Though a solution cannot be found to solve this system of equations, the linear least squares estimation technique can be used to estimate a line of best fit for this data. Equation \ref{eq:lsesem} follows the same form as Equation \ref{eq:lsem},

\begin{equation} \label{eq:lsem} \boldsymbol{\tilde{y}}=H\boldsymbol{\hat{x}}\end{equation}

where

\begin{equation*}\boldsymbol{\tilde{y}}=\begin{bmatrix}1\\ 1.5\\ 4\\3\\3\\4\\3\end{bmatrix}\text{,} \;\;H=\begin{bmatrix}0&1\\2&1\\3&1\\4&1\\2.5&1\\5&1\\1&1\end{bmatrix}\text{,}\;\;\boldsymbol{\hat{x}}=\begin{bmatrix}m\\b\end{bmatrix}\end{equation*}



These matrices can then be used in the linear least squares solution to solve for the optimal slope and z-intercept of the line of best fit.

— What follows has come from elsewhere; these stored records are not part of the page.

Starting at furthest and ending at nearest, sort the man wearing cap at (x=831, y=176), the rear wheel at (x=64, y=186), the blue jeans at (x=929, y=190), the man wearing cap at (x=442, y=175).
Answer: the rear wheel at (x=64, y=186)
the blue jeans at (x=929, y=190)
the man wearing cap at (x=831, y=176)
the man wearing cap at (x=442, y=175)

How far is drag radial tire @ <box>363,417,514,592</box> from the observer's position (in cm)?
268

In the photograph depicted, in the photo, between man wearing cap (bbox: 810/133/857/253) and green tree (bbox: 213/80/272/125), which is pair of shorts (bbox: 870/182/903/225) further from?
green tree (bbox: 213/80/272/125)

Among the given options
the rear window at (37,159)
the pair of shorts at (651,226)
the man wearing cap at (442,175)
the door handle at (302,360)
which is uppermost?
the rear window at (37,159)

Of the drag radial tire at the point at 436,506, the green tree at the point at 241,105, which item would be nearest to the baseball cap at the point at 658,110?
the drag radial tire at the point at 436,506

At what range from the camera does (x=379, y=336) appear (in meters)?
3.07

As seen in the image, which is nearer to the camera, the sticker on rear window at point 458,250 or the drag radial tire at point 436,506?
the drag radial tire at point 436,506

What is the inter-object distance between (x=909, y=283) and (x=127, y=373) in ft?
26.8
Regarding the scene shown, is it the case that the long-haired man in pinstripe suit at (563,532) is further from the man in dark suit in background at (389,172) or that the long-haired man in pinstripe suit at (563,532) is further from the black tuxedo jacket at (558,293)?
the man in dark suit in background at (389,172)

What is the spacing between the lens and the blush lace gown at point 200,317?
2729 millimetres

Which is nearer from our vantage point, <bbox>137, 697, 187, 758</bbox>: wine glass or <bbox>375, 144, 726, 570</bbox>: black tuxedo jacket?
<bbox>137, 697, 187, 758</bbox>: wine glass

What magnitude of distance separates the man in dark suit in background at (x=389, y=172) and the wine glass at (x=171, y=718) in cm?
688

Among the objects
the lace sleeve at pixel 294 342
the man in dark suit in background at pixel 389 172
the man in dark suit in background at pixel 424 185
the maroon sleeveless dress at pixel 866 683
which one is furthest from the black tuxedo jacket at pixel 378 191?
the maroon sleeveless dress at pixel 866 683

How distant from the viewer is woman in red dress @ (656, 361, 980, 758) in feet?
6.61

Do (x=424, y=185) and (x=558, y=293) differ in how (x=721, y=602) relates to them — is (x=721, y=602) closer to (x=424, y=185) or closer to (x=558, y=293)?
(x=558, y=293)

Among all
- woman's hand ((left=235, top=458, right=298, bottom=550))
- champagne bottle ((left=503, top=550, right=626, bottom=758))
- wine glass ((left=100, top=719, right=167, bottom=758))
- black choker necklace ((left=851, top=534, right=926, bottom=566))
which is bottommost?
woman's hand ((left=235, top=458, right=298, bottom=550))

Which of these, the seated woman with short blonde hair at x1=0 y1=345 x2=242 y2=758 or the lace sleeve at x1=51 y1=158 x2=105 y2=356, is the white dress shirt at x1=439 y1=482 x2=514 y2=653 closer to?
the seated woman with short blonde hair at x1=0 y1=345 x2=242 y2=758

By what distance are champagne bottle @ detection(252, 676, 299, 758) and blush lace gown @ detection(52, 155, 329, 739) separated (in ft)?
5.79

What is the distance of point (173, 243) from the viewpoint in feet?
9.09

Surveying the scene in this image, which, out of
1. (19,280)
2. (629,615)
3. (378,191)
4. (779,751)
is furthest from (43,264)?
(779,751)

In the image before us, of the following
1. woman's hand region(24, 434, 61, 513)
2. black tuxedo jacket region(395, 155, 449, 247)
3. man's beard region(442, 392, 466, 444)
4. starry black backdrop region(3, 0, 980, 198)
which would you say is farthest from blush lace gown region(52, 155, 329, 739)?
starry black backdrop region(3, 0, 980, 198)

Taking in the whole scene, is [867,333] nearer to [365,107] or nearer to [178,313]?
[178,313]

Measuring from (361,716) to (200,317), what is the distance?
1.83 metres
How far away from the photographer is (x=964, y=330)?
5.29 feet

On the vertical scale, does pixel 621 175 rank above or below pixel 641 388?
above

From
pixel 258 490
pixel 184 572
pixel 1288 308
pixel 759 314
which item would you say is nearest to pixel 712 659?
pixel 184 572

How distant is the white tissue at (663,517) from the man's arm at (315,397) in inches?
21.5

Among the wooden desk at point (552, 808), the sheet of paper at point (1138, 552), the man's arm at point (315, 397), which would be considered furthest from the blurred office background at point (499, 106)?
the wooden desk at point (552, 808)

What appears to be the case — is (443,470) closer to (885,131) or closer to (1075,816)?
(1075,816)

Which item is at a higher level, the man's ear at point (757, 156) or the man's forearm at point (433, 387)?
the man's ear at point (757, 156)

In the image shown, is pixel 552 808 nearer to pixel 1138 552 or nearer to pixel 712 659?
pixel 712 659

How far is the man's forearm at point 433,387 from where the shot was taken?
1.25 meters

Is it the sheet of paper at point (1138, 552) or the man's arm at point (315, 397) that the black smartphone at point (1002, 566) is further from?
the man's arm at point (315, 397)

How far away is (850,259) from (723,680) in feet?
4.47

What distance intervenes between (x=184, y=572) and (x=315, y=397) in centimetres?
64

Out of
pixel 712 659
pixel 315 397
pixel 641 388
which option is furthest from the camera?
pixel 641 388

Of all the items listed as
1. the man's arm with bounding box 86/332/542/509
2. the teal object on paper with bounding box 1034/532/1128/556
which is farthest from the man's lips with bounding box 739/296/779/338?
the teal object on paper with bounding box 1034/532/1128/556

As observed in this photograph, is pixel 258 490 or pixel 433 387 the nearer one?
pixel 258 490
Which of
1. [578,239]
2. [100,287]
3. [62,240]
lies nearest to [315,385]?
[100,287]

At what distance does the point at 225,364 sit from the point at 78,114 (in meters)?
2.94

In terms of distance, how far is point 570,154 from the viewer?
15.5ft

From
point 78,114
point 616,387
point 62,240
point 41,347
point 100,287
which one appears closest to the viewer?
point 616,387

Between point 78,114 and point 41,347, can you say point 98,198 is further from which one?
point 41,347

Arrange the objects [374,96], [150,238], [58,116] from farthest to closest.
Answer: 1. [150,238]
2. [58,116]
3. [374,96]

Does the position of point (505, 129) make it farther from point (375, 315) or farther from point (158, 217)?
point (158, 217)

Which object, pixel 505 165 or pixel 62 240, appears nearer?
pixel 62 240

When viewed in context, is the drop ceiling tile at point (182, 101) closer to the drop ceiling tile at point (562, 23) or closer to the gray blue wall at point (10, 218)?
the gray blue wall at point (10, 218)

\begin{equation*}\begin{split}\boldsymbol{\hat{x}}&=(H^\intercal H)^{-1}H^\intercal\boldsymbol{\tilde{y}}\\&=\left(\begin{bmatrix}0&2&3&4&2.5&5&1\\1&1&1&1&1&1&1\end{bmatrix}\begin{bmatrix}0&1\\2&1\\3&1\\4&1\\2.5&1\\5&1\\1&1\end{bmatrix}\right)^{-1}\begin{bmatrix}0&2&3&4&2.5&5&1\\1&1&1&1&1&1&1\end{bmatrix}\begin{bmatrix}1\\1.5\\4\\3\\3\\4\\3\end{bmatrix}\\&=\begin{bmatrix}0.5\\1.5\end{bmatrix}\end{split}\end{equation*}



As shown in Figure 6.1, the line of best fit that minimizes the residual errors for this collection of data is given by: $z=0.5t+1.5$